In school, I have been learning about runtime and writing more efficient algorithms using tail recursion and the like, and a little while back an assignment asked us to consider the function for calculating powers;

(define (exp x n)
    (if (zero? n) 1 (* x (exp x (- n 1)))))

and we were tasked with writing an exp function with a runtime O(log n), so this was my answer:

(define (exp x n)
    (cond
        ((zero? n) 1)
        ((= 1 n) x)
        ((even? n) (exp (* x x) (/ n 2)))
        (else (* x (exp (* x x) (/ (- n 1) 2))))))

which simply comes from x^2n = (x^2)^n and x^2n+1 = x*(x^2)^n.

So I have been trying to think of a way to implement tail recursion to even further optimize this function, but I can't really think of a way to do this.Back to my question, Is there any sort of rule of thumb to know when you can write a polynomial runtime algorithm as a logarithmic runtime?
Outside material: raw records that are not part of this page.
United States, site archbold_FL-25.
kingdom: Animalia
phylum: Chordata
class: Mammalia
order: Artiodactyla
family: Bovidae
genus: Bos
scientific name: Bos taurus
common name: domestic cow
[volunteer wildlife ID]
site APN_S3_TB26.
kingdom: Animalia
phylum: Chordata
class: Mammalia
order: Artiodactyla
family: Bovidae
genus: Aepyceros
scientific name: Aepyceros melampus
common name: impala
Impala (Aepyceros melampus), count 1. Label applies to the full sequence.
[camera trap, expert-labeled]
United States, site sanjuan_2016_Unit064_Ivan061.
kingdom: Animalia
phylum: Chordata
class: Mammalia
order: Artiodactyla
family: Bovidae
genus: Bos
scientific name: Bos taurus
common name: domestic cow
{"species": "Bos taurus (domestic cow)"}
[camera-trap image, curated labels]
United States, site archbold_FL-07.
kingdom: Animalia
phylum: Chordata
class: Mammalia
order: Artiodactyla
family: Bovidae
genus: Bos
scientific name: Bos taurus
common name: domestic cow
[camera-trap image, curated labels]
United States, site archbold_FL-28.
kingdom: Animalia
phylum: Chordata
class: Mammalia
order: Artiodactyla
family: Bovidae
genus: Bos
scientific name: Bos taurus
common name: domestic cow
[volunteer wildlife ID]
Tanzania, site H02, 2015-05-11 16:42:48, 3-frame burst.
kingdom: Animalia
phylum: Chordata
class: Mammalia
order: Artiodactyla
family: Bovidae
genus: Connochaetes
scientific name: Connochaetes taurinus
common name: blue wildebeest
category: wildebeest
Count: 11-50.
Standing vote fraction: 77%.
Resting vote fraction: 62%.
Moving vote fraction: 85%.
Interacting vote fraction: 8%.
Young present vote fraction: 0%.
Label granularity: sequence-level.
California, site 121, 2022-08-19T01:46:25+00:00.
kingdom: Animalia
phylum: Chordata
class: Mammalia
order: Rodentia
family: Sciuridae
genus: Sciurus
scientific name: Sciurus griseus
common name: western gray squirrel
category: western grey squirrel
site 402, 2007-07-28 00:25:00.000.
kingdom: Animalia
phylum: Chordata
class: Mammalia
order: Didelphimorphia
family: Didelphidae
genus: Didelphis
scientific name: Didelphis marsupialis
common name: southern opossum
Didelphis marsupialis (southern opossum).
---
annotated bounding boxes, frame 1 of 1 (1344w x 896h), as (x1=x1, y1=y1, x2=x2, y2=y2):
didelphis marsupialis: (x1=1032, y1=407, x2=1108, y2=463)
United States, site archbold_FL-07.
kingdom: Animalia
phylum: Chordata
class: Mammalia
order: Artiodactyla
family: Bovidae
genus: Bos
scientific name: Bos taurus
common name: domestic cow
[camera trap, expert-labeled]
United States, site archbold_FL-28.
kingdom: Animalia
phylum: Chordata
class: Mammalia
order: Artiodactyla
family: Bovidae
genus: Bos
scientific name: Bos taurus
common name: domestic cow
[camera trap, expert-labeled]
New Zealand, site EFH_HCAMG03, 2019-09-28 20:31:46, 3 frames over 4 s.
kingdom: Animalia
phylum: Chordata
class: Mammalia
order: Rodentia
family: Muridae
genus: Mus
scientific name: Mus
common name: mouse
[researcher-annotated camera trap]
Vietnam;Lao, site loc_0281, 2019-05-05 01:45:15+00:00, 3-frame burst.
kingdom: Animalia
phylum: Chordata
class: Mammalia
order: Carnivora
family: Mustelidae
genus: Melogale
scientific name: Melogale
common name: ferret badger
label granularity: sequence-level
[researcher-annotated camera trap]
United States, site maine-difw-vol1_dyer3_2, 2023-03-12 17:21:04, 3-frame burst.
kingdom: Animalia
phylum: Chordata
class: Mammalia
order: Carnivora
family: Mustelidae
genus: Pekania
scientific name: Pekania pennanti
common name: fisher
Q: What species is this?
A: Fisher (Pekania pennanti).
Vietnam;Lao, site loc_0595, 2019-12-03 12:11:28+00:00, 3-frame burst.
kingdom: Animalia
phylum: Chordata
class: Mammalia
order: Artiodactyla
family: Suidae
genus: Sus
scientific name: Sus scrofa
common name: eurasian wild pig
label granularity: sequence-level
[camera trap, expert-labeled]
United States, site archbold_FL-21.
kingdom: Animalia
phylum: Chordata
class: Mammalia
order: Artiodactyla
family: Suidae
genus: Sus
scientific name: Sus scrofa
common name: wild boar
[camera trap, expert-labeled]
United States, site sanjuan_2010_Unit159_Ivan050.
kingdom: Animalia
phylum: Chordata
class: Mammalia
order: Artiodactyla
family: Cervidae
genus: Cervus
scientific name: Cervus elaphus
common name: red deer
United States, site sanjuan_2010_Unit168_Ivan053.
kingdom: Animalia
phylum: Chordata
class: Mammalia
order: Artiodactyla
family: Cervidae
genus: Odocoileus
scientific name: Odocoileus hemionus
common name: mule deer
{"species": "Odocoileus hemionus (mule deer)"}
I ask this, because, as easy as it was to write this in such a way that its runtime is logarithmic, I never would have thought to do it without having been specifically asked to do so.

Answer 1

Regarding the first part of your question: it's relatively simple to turn the procedure into tail-recursive form, we just have to pass an additional parameter to accumulate the answer. To avoid creating an additional procedure I'll use a named let:

(define (exp x n)
  (let loop ([x x] [n n] [acc 1])
    (cond
      ((zero? n) acc)
      ((= n 1) (* x acc))
      ((even? n) (loop (* x x) (/ n 2) acc))
      (else (loop (* x x) (/ (- n 1) 2) (* x acc))))))

And for the second question: the rule of thumb would be - if there's a way to halve the size of a problem at some point when making the recursive call (in such a way that the result can be computed accordingly), then that's a good sign that it might exist a logarithmic solution for it. Of course, that's not always so obvious.